Building a Breathprint: Biomarkers of Exposure Due to the Toxicant Trochloroethylene

Abstract

Exposure to environmental toxins is a significant risk factor for the development of Parkinson’s disease (PD), a neurodegenerative disease that afflicts over 1 million Americans. Motor symptoms and diagnosis of this disorder typically occur after significant neuronal degeneration of the nigrostriatal pathway has manifested, but the underlying pathophysiological changes are known to occur much earlier. Assessment of biomarkers following toxicant exposure has the potential not only to identify at-risk populations, but also to aid in diagnosis of the disease in its earliest stages, inform preventive strategies, and provide information that might help researchers develop treatments that could slow or even halt PD progression.
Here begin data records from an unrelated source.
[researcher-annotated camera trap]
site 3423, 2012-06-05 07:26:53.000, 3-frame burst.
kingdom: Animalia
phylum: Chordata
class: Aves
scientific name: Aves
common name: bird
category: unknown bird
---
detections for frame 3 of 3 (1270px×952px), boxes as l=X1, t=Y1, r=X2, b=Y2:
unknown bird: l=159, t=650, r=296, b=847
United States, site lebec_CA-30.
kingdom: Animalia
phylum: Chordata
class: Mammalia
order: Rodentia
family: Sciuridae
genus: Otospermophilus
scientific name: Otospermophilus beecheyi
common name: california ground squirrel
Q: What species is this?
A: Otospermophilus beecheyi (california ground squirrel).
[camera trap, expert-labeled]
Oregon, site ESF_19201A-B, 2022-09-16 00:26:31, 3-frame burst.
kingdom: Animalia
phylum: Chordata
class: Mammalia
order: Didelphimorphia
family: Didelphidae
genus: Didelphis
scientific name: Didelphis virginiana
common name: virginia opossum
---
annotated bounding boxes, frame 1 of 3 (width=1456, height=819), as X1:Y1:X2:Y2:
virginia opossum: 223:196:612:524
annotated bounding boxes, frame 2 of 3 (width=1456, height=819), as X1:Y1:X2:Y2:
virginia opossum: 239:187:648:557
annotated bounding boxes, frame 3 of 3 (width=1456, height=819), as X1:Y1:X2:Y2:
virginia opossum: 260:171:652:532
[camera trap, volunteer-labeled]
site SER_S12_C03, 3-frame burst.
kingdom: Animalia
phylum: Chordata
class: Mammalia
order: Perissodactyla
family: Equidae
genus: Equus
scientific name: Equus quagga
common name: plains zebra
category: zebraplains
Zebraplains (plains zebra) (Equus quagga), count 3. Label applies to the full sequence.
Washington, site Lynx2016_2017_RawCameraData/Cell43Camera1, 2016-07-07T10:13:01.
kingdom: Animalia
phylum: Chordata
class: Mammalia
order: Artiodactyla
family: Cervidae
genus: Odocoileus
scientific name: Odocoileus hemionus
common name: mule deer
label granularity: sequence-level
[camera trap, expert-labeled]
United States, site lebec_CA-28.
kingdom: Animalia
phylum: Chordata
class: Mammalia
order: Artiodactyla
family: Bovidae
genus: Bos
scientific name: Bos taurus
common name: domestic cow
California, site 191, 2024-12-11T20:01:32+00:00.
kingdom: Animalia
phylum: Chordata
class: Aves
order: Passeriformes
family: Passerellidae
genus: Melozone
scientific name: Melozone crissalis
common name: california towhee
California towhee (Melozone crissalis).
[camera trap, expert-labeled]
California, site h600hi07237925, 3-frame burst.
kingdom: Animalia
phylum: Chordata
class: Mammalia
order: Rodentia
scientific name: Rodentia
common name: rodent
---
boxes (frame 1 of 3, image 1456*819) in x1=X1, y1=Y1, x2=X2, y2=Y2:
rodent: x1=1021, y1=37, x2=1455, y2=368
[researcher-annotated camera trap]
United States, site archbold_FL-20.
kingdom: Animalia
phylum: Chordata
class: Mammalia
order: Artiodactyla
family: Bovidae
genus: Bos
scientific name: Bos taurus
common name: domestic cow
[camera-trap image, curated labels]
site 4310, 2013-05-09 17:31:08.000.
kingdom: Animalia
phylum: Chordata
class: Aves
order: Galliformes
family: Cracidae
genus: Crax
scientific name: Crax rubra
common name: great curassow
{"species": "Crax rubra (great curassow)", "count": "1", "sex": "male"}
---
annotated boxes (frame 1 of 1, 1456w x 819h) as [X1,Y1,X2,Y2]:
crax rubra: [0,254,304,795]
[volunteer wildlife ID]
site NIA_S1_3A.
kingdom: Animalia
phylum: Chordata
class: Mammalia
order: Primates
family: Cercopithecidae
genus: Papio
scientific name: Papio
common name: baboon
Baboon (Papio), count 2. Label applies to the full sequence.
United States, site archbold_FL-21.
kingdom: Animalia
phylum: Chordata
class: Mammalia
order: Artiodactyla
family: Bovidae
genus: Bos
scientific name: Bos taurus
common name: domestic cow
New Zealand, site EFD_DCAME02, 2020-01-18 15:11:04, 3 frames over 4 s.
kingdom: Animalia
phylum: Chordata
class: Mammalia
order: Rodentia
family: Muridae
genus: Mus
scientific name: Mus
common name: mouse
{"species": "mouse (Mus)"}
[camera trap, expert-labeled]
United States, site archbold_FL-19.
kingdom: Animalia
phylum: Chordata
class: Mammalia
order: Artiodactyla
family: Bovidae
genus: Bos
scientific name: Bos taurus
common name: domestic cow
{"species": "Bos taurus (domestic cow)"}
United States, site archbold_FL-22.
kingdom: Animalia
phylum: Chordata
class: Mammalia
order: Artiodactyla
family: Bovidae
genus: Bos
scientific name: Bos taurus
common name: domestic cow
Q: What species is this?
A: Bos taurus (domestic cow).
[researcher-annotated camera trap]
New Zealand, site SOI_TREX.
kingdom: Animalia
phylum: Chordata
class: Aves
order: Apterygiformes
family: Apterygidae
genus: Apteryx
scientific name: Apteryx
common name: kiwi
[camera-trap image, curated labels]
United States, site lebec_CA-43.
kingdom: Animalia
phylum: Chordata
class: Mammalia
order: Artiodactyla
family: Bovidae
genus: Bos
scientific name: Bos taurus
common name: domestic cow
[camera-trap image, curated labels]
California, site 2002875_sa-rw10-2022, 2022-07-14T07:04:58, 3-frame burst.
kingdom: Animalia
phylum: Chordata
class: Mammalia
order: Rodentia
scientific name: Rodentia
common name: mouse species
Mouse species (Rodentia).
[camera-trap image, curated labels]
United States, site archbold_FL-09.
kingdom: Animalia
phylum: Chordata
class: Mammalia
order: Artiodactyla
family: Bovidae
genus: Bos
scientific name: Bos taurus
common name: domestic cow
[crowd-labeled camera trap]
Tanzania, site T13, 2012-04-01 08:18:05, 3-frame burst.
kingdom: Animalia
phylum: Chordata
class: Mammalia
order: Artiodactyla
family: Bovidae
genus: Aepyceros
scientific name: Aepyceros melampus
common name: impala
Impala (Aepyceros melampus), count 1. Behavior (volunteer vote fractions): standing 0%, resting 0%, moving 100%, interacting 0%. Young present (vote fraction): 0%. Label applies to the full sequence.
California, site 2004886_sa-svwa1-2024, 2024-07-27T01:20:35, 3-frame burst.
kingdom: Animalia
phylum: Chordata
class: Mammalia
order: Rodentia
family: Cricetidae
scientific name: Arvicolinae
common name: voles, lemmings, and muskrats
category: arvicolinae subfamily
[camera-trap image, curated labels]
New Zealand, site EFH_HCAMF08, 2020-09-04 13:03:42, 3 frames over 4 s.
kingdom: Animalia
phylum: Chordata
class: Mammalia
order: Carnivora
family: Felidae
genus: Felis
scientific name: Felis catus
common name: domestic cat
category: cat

One such environmental contaminant, trichloroethylene (TCE), is a component commonly utilized in metal degreasers and in the dry cleaning and painting industries. Approximately 50 million pounds of TCE are released annually into the US environment, where it persists in groundwater sources because of improper disposal.1,2 TCE is detected in 30% of US drinking water supplies at concentrations between 1 and 100 ppm.3 After ingestion, TCE may partially metabolize into other toxic compounds, including chloral hydrate, and trichloroacetic acid. These can be absorbed in various cells and tissues, including neurons. In a recent study of 99 twins, the twin exposed to TCE was significantly more likely to develop PD than the unexposed twin.4 We are developing a non-invasive breath test to build a biomarker panel of volatile organic compounds (VOCs) for exposure monitoring and evaluation of neuronal degeneration indicative of PD. Initial experiments utilize exhaled samples from a pre-clinical mouse model exposed to TCE. Breath environment samples are collected from each mouse and analyzed using laser-ionization time-of-flight mass spectrometry (LI-TOF-MS). This approach results in high sensitivity with a very short analysis time and can identify unknown VOC formulae in the absence of external standards. Our pilot studies indicate that we can detect TCE and other VOCs in the breath environment that are indicative of neuronal degeneration. Pending studies will investigate the relationship between toxicant exposure and VOCs with known markers of nigrostriatal damage in animal models which can be correlated to VOCs from breath samples of human PD patients. Thus, these studies may have clinical significance because of their potential to enable a new, non-invasive collection and analysis technology for early detection of PD. A novel diagnostic tool such as this might also allow screening for other environmental exposures and lead to remediation of toxins linked with PD and other diseases.